··· DOCUMENT EXCERPT ···

Living with Type 1 is about the occasions I’ve been at work – convinced my shift is going to end in an ambulance because I’m struggling to keep my levels in a safe range, despite consuming sugar. It’s about the multiple occasions I’ve calmly reminded my co-workers where my emergency Glucogen pen is and continued to work, not telling them I’m scared I might drop to the floor at any second, because I don’t look sick, remember?

It’s about the time I lagged behind others during the jog back from interval sessions, 2 miles away off campus, in the cold, dark evening on my own, with my blood sugar plummeting and my thoughts racing – was I visible to traffic if I collapsed? Should I run closer to the road? Would they realise I was diabetic? Would they save me?

It’s about the immediate horror and agitation when I realise I don’t have my blood sugar kit with me. What if I’m high and damaging my organs? What if I’m low and don’t feel it? What if I pass out?

It’s about the terrifying lows. Like the time I started to black out at the coffee machine, just as the sugar I’d consumed kicked in. Or the time I woke up in the night and went to the bathroom before I fell to my knees because I was so low that I couldn’t walk.

···

■ LIST OF TASKS:
a. Translate this sentence from the Type 1 diabetes passage into Spanish: "It’s about the terrifying lows."
b. Please output the portion of the Type 1 diabetes passage starting at "Living with Type" and ending at "they save me?".
c. Carry on writing the Type 1 diabetes passage after its final sentence.
The listing has no connection to the Type 1 diabetes passage.

··· PROVIDED DATA ···

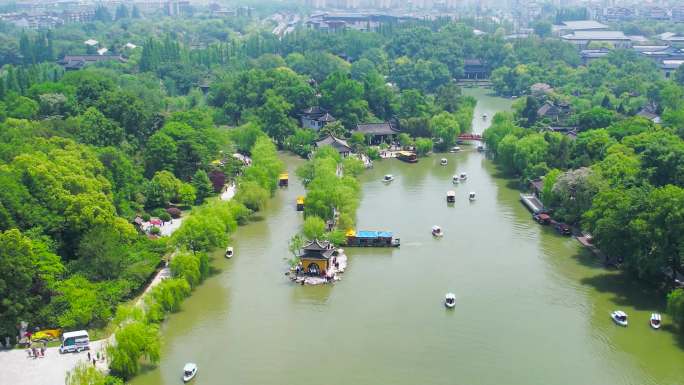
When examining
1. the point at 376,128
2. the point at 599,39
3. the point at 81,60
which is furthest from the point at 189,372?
the point at 599,39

···

■ EXPECTED OUTPUTS:
a. Se trata de los bajones aterradores.

b.
Living with Type 1 is about the occasions I’ve been at work – convinced my shift is going to end in an ambulance because I’m struggling to keep my levels in a safe range, despite consuming sugar. It’s about the multiple occasions I’ve calmly reminded my co-workers where my emergency Glucogen pen is and continued to work, not telling them I’m scared I might drop to the floor at any second, because I don’t look sick, remember?

It’s about the time I lagged behind others during the jog back from interval sessions, 2 miles away off campus, in the cold, dark evening on my own, with my blood sugar plummeting and my thoughts racing – was I visible to traffic if I collapsed? Should I run closer to the road? Would they realise I was diabetic? Would they save me?

c.
It’s about the occasions I seem rude because I’m struggling to string words together, standing there quietly confused and appearing to ignore you because my blood sugar is low and my brain can’t get the glucose it needs to function properly. 

It’s about the times I eat dinner in a restaurant and realise I don’t have enough insulin for the meal I just ordered, or ate, and have to return home as soon as possible.

It’s about the time I was admitted to hospital and hooked up to a Glucose IV drip because I needed fluids but the nurse didn’t understand that this could send me into a coma.

It’s about the nights I prop myself up in bed with the light on to stop myself from falling asleep, because my levels have been unstable and if I sleep, I might not wake up.

It’s about all the times I set alarms at hourly intervals during the night to check I’m still alive.

It’s about the nights I go to sleep feeling fine, but waking up drenched in sweat after suffering a hypo.

It’s about the mornings after the nights like those when I wake up feeling like I’ve been hit by a bus, and having to go to work anyway.

It’s about the bad days when the only time I leave my bed is to go to the bathroom.

It’s about hearing all the natural remedies and friendly suggestions people believe will help cure you, whilst trying to explain that my illness has no cure.

It’s about the grief suffered shortly after diagnosis, of being faced with a life long, chronic illness, but getting on with living anyway.

It’s about living with the thoughts of what might happen to me in the form of complications in the future, without losing the hope that they won’t.

It’s about living in a body that is a little more fragile than it used to be, but also stronger in ways I never knew possible.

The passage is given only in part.